# start of PASSAGE
Yes, and I suspect those are the most common ones used in VFX and CG film & print production. But those are balancing sharpness and aliasing. For situations where I really need no aliasing, they aren’t good enough.
I can’t usually see the difference between Gaussian, Lanczos and Mitchell without zooming and studying high frequency regions, but I’ve watched VFX supervisors comment on the softness they feel after watching like 2 seconds of film. Some people have an incredible sensitivity to sharpness.
+ For what it's worth, ringing artifacts are often caused by diffraction or lens aberrations rather than aliasing from sampling frequency (though they can be).
+ The shape of the modulation transfer function (MTF) is different between film and digital. The line pair comparison in the article illustrates it without being explicit. The Nyquist limit means that sharpness falls off a cliff in digital images and the example line pairs go from resolved to gray abruptly. The example line pairs for film fade to gray, what is and isn't sharp is determined by observation rather than an equation. Digital images often appear sharper because they are only ever so sharp and film appears softer because it is kinda sorta sharp beyond the point where it is clearly sharp. It's why film has a different look...or is a different artistic medium than digital when it comes to some forms of expression.
That would be 2 samples for each feature detail you want. Things work OK in the real world at about 4 or 5 samples, but it takes 10 or 12 samples to work pretty well.
a) Real world scenes often go below the Nyquist limit ( e.g pattern from a brick wall at sufficient distance)
b)In a camera without a low-pass filter (e.g. the Ricoh GR) in practice you don't see Moire but you can definitely generate it artificially off real world objects
c) The Point Spread function seems quite important (e.g a 1-pixel scene feature for the GR will have half the effect on the sensor as a 2-pixel function because of the point spread)
d) I'm a bit confused as why Fourier/ DCT all work as well as they do, as the Nyquist assumption for a modern digital camera seems incorrect, but on the whole sub-pixel matching in a Fourier space (while Nyquist assumption is not true) seems roughly on par with matching in the spatial domain - I would love to see something that explains why this is so
Happy to discuss this more as I am still learning
My specific question is "If I am matching a RAW stereo block (say 8x8 or 16x16 block), for sub-pixel resolution matching from two similar cameras, why (if at all) is it better to use DCT/Fourier matching e.g. matlab normxcorr2 or the elphel guys https://blog.elphel.com/2018/01/complex-lapped-transform-bay... , rather than try to match in the spatial domain (linear algebra). On writing this I suppose I better look at the H.264 and HEVC algos and see if they work in the frequency or spatial domain when they are looking at sub-pixel matches.
# end of PASSAGE
# start of DATASET
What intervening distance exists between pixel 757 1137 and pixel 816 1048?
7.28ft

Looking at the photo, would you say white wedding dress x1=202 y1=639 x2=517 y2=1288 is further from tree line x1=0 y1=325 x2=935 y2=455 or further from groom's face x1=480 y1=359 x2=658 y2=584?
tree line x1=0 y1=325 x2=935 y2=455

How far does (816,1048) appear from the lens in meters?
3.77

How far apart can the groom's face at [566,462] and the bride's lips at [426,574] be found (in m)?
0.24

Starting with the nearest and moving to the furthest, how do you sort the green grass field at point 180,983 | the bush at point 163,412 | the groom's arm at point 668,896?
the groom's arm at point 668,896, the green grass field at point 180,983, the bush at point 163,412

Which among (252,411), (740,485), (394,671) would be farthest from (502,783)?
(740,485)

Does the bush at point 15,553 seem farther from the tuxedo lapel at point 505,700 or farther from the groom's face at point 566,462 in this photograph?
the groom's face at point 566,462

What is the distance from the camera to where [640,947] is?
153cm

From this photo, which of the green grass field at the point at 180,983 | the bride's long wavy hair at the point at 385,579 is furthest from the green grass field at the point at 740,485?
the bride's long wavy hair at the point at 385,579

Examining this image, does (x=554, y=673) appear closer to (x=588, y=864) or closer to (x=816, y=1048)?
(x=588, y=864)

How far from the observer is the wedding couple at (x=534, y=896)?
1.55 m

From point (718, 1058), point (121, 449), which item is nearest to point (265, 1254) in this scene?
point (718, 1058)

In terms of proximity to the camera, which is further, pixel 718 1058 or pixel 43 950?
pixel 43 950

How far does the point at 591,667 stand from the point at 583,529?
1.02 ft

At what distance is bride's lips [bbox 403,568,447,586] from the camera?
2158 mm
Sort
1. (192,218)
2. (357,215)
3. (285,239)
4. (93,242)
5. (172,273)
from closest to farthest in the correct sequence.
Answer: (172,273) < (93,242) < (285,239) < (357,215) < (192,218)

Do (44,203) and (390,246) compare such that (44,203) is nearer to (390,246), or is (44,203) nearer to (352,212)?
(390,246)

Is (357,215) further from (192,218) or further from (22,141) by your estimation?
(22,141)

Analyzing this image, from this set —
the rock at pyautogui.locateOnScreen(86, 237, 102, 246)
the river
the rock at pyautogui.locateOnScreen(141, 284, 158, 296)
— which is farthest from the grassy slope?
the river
# end of DATASET
WHAT IS EXPECTED:
In the thread on sharpness and aliasing, how many samples does it take for things to work pretty well?

FINISHED TASK:
10 or 12 samples.